Ja, auf jeden Fall! Ich war schon immer ein positiver Mensch. Aber ich kann nicht leugnen, dass ich auch zwei Jahre nach der Diagnose mit starken Einschränkungen lebe. Es braucht Durchhaltewillen. Spontan irgendwo hinfahren ist nicht mehr möglich, denn ich muss pro Tag ein bis zwei Einläufe machen, um den Darm zu leeren. Ich bekomme immer noch Morphium-Tropfen und werde voraussichtlich mein Leben lang Tabletten für meine Blase nehmen müssen. Hinzu kommen Erektionsprobleme. Die für die Erektion zuständigen Nervenfasern sind durch die komplexe Operation verletzt worden.

 

Sprichst du mit deinen Freunden über die Erektions- und Blasenprobleme?

Leider nur oberflächlich. Vor schwierigen gesundheitlichen Themen haben viele Männer Angst. Darüber zu reden wird mit fehlender Männlichkeit in Verbindung gebracht. Männer sollen Leistung erbringen: bei der Arbeit, im Sport, im Bett. So will es das traditionelle Männlichkeitsbild. Das ist bei vielen leider noch tief verankert. Ich finde es wichtig, dass auch wir Männer uns über Krankheiten austauschen und vermeintliche Schwäche zeigen können. Aus diesem Grund mache ich den Schritt und teile meine Geschichte

 

Kannst du deiner Krankheitsgeschichte etwas Positives abgewinnen?
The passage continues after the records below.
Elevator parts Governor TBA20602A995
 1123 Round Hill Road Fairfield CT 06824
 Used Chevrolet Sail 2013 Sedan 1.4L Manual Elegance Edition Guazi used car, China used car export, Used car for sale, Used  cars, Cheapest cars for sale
Durch meine Geschichte habe ich viel Zeit mit meinem Sohn verbringen können. Ich habe alles miterlebt; die schlaflosen Nächte, die ersten Schritte, die ersten Worte. Das erfüllt mich bis heute.

«Wer sich jetzt Zeit für seine Gesundheit nimmt, muss sich später weniger Zeit für seine Krankheit nehmen.»

Was möchtest du deinen männlichen Mitmenschen mit auf den Weg geben?

Unbedingt zur Vorsorge gehen! Männer denken immer, sie wären wehleidig, wenn sie direkt zum Arzt laufen. Aber manchmal ist es besser, zu handeln. Denn wer sich jetzt Zeit für seine Gesundheit nimmt, muss sich später hoffentlich weniger Zeit für seine Krankheit nehmen. Ich bin sicher, mir würde es heute besser gehen, wäre ich früher zur Kontrolle gegangen. Andere sollen nicht denselben Fehler machen.

Seitliche Ansicht des Beckens von Christian S. Auf der MRT ist der bösartige Tumor im Dickdarm sowie eine Lymphknotenmetastase zu erkennen.
Seitliche Ansicht des Beckens von Christian S. Auf der MRT ist der bösartige Tumor im Dickdarm sowie eine Lymphknotenmetastase zu erkennen.